▸ **Ausgewählter Abschnitt**:
----

Bei Bejahung beider Fragen hat der Versicherte Anspruch auf eine
Hilflosenentschädigung bei einer Hilflosigkeit schweren statt einer solchen
mittleren Grades. Die erste Frage wird von Verwaltung und Vorinstanz
verneint, vom Beschwerdeführer hingegen bejaht. Zur von Letzterem implizit
bejahten zweiten Frage äussert sich das kantonale Gericht, nachdem nach
seiner Auffassung schon die Anspruchsvoraussetzung der Hilflosigkeit in allen
sechs massgebenden alltäglichen Lebensverrichtungen nicht erfüllt ist, nicht,
während die Verwaltung im vorinstanzlichen Verfahren erwähnte, der
Versicherte bedürfe dauernder Pflege.

3.

----

▸ **Vorliegende Daten**:
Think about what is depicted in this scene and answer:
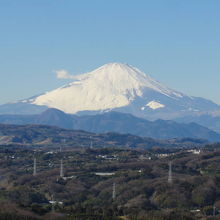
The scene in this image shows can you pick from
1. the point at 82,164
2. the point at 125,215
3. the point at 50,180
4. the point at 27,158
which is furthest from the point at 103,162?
the point at 125,215

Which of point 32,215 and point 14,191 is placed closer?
point 32,215

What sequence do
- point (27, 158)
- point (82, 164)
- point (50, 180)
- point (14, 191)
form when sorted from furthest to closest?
point (27, 158) → point (82, 164) → point (50, 180) → point (14, 191)

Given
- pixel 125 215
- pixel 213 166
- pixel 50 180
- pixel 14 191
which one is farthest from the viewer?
pixel 213 166

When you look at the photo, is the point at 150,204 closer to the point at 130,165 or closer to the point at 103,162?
the point at 130,165

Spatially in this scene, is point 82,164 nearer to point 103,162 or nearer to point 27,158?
point 103,162

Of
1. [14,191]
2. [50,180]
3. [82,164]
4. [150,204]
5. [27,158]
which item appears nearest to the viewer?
[150,204]

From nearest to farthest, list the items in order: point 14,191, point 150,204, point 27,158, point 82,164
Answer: point 150,204, point 14,191, point 82,164, point 27,158

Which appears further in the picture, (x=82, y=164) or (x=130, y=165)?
(x=82, y=164)

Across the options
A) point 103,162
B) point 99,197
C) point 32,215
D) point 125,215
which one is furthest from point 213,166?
point 32,215
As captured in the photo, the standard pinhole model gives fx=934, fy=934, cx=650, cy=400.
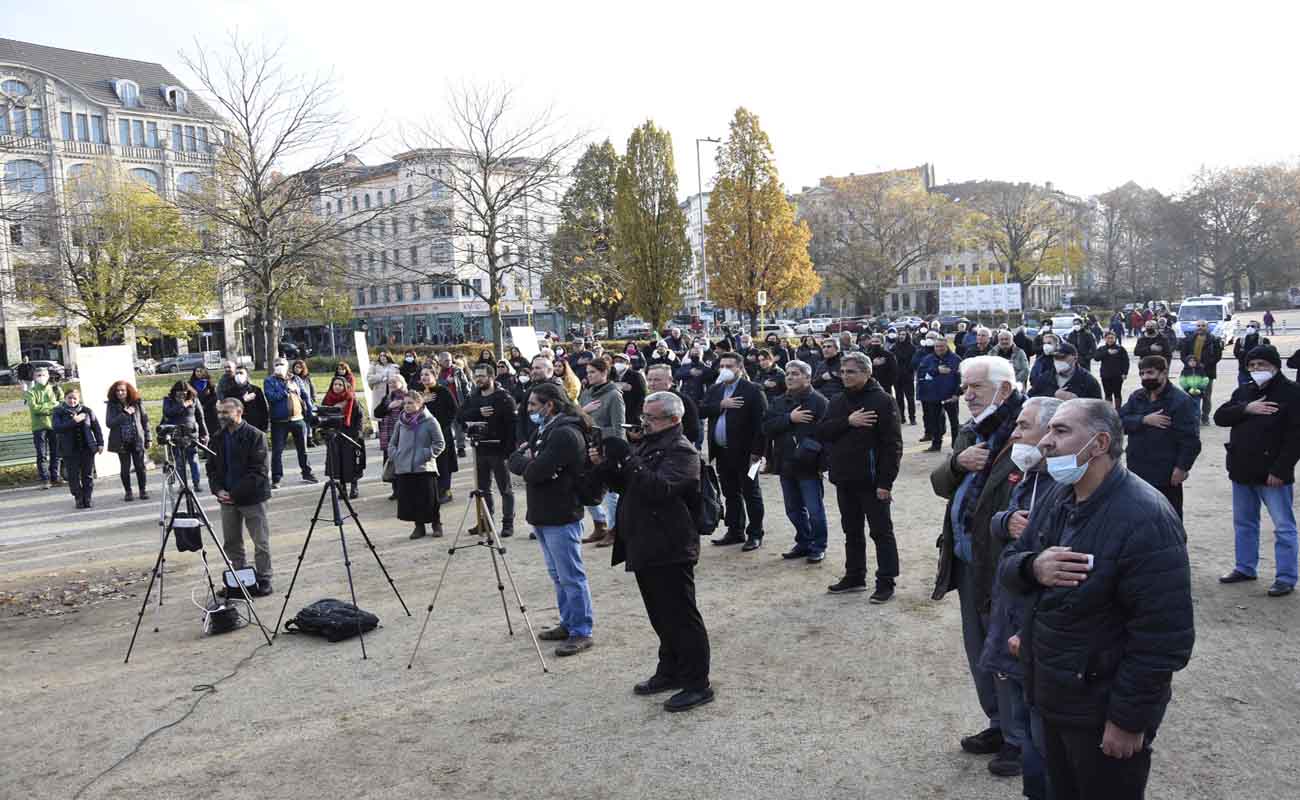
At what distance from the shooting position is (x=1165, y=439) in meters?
7.12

----

▸ **Zu erledigende Aufgaben**:
**a.** Übertragen Sie den folgenden Satz aus dem Abschnitt zur Hilflosenentschädigung ins Englische: „Die erste Frage wird von Verwaltung und Vorinstanz verneint, vom Beschwerdeführer hingegen bejaht.“
**b.** Schreiben Sie aus dem Abschnitt zur Hilflosenentschädigung die Stelle von „Bei Bejahung beider“ bis einschließlich „bedürfe dauernder Pflege.“ ab.

▸ **Lösungen der Aufgaben**:
**a.** The first question is answered in the negative by the administration and the lower court, but in the affirmative by the appellant.

**b.**
Bei Bejahung beider Fragen hat der Versicherte Anspruch auf eine
Hilflosenentschädigung bei einer Hilflosigkeit schweren statt einer solchen
mittleren Grades. Die erste Frage wird von Verwaltung und Vorinstanz
verneint, vom Beschwerdeführer hingegen bejaht. Zur von Letzterem implizit
bejahten zweiten Frage äussert sich das kantonale Gericht, nachdem nach
seiner Auffassung schon die Anspruchsvoraussetzung der Hilflosigkeit in allen
sechs massgebenden alltäglichen Lebensverrichtungen nicht erfüllt ist, nicht,
während die Verwaltung im vorinstanzlichen Verfahren erwähnte, der
Versicherte bedürfe dauernder Pflege.